Während der Hamburger und vor allem der Hannoveraner Torhüter dabei stets allerlei Stockfehler einstreuten, erledigte Münchens Tormann diesen Part absolut fehlerfrei. Vielleicht hat ihn das zu jener trügerischen Sicherheit verleitet, die nun in einen hanebüchenen Aussetzer mündete, der nach der eigentlich souverän erledigten Pflichtaufgabe eine Grundsatzdebatte eröffnete.
Was Bundestrainer Joachim Löw („Manuel hat den zweiten Mann nicht gesehen. Er soll keinesfalls seinen Stil umstellen“) mehr ärgerte als der Lapsus, war die Mixtur aus Ironie und Häme, die auf Neuer anschließend von den Rängen einprasselte. „Das finde ich nicht in Ordnung. Das muss man nicht“, kritisierte Löw ungewohnt scharfzüngig. „Manuel ist ein überragender Torwart.“ Und überdies sei Neuer ja angehalten, die Bälle bloß nicht blind nach vorne zu bolzen wie beispielsweise überhäufig beim 4:4-Drama gegen Schweden.
Warum also der Unmut? Vielleicht weil – dreifach dumm – ausgerechnet der Fürther Heinrich Schmidtgal im Nürnberger Stadion von einem Bayern-Profi beschenkt wurde? „Ich habe es mitbekommen, aber was soll ich dazu sagen?“, brummte Neuer und fügte hinzu: „Ich werde jetzt nicht Kopfkino fahren.“ Zuvor hatte sich der Mann im orangefarbenden Outfit trotz des 4:1-Erfolgs bei den „Fans entschuldigt“, er habe die Situation eben „spielerisch lösen“ wollen.

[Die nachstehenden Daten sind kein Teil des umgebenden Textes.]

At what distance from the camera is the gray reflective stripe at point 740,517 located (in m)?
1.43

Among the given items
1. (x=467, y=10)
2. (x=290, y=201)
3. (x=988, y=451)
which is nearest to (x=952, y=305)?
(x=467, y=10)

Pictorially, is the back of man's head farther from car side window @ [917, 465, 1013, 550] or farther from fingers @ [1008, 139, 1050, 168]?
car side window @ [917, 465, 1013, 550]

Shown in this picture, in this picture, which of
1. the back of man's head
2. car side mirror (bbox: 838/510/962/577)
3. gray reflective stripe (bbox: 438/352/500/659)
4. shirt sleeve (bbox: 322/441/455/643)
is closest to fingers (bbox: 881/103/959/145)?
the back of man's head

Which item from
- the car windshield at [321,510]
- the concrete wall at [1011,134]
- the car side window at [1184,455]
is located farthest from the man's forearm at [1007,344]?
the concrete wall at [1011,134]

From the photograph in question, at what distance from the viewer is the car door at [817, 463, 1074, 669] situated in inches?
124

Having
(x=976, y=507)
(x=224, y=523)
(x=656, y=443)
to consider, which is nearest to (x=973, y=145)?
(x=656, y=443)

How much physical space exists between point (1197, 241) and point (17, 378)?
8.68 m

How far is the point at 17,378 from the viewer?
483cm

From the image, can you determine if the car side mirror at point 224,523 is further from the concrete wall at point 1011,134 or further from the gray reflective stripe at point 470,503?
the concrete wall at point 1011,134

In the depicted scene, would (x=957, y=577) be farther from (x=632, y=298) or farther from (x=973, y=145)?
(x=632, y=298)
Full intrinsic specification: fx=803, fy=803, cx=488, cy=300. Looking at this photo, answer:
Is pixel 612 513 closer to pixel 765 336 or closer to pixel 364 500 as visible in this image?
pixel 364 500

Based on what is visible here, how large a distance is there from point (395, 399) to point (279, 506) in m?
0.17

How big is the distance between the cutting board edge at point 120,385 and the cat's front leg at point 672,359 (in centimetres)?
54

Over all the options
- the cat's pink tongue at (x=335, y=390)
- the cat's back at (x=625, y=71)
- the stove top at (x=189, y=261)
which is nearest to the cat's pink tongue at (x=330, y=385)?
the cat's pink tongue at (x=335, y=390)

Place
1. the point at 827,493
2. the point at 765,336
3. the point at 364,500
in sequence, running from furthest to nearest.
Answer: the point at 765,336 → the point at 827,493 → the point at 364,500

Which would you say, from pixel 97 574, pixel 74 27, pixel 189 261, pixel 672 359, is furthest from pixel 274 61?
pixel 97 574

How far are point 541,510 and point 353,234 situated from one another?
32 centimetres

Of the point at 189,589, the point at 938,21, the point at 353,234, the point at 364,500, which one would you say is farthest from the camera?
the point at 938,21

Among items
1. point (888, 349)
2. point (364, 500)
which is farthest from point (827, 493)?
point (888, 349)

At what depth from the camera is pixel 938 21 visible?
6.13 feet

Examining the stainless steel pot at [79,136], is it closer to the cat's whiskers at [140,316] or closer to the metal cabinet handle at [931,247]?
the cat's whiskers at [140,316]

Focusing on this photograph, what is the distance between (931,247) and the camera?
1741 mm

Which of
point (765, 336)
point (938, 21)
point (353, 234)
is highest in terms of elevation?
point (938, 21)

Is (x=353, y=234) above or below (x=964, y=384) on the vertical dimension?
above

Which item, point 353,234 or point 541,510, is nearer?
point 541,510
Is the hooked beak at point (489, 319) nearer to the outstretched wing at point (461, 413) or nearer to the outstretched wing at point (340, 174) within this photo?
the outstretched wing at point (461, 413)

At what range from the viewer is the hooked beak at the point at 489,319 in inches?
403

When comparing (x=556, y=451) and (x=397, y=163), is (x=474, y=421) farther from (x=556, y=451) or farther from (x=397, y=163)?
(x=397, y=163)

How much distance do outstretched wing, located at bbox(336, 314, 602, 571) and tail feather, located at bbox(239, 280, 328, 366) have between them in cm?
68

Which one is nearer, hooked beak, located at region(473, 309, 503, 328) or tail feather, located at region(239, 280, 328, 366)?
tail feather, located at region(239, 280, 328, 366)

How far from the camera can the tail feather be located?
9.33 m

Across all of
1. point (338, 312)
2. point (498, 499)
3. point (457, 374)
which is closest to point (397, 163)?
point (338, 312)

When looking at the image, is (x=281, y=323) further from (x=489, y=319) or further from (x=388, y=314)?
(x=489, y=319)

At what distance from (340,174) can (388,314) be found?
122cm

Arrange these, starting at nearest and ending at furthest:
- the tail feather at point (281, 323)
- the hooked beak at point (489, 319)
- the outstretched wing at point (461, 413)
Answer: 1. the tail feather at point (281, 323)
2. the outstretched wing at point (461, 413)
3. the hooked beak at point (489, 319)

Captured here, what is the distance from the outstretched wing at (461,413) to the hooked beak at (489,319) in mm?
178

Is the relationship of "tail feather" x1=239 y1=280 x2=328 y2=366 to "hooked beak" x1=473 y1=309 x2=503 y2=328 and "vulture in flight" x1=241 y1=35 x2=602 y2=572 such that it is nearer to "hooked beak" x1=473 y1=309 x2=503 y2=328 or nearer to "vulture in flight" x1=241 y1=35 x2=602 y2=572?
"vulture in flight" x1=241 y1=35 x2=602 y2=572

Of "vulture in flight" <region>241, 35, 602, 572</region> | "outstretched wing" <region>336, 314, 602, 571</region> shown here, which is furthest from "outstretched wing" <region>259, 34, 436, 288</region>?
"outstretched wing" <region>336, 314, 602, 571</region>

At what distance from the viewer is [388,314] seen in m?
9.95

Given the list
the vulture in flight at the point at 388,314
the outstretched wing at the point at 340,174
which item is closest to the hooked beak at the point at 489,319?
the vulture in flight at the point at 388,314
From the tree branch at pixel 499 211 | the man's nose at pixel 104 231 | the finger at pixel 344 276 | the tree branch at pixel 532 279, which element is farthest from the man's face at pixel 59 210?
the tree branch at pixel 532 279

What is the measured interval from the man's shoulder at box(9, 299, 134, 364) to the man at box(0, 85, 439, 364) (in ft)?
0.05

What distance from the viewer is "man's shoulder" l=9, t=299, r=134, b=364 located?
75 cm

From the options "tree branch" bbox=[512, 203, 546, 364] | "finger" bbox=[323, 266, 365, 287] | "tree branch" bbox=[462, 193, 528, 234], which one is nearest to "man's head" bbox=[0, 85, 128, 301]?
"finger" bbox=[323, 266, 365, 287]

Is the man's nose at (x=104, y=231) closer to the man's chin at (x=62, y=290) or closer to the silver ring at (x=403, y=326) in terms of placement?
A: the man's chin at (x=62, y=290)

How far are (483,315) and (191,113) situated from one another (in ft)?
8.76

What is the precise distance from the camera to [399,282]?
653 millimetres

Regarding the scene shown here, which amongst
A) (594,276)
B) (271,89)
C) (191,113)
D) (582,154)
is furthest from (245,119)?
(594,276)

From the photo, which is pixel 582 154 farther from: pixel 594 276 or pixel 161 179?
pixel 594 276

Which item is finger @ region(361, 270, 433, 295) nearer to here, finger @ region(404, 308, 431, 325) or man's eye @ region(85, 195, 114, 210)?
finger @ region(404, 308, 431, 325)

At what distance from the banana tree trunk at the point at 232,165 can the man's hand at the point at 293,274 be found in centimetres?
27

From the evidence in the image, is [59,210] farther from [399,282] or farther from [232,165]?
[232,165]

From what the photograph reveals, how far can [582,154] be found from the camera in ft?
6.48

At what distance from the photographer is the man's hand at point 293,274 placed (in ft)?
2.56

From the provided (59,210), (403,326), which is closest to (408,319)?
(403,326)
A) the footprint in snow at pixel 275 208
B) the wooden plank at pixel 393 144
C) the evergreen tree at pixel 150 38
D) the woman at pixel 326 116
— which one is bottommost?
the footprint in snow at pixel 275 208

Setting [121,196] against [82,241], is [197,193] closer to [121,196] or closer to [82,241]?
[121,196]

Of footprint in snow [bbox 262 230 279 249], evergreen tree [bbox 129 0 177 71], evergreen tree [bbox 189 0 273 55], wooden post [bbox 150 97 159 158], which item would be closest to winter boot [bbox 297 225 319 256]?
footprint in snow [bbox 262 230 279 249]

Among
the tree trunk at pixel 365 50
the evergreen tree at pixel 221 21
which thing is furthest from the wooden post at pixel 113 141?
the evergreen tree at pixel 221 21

Mit dem Fauxpas zog der letzte Mann auch seine fußballerisch bis dahin überzeugenden Vorderleute runter, „das war die Initialzündung für die schwächere zweite Halbzeit“, räumte Neuer demütig ein. Der bayerische Klubkollege Philipp Lahm gab ihm Rückendeckung: „Häme ist fehl am Platze. Ich finde, man darf uns auch applaudieren.“
Aber hatte das die frierende Kundschaft im Frankenland nicht auch getan? Vor allem ein ehemaliger Nürnberger hatte wiederholt Szenenapplaus erhalten: Ilkay Gündogan gehörte nicht nur wegen seiner Torpremiere zu den auffälligsten Erscheinungen. Auch dank ihm traten die Vereinskameraden Marco Reus und Mario Götze nicht nur als Torschützen in Erscheinung. Der deutschtürkische Irrwisch versteht es nämlich, die Bälle direkter und vertikaler als etwa Bastian Schweinsteiger in die Schnittstellen zu bringen.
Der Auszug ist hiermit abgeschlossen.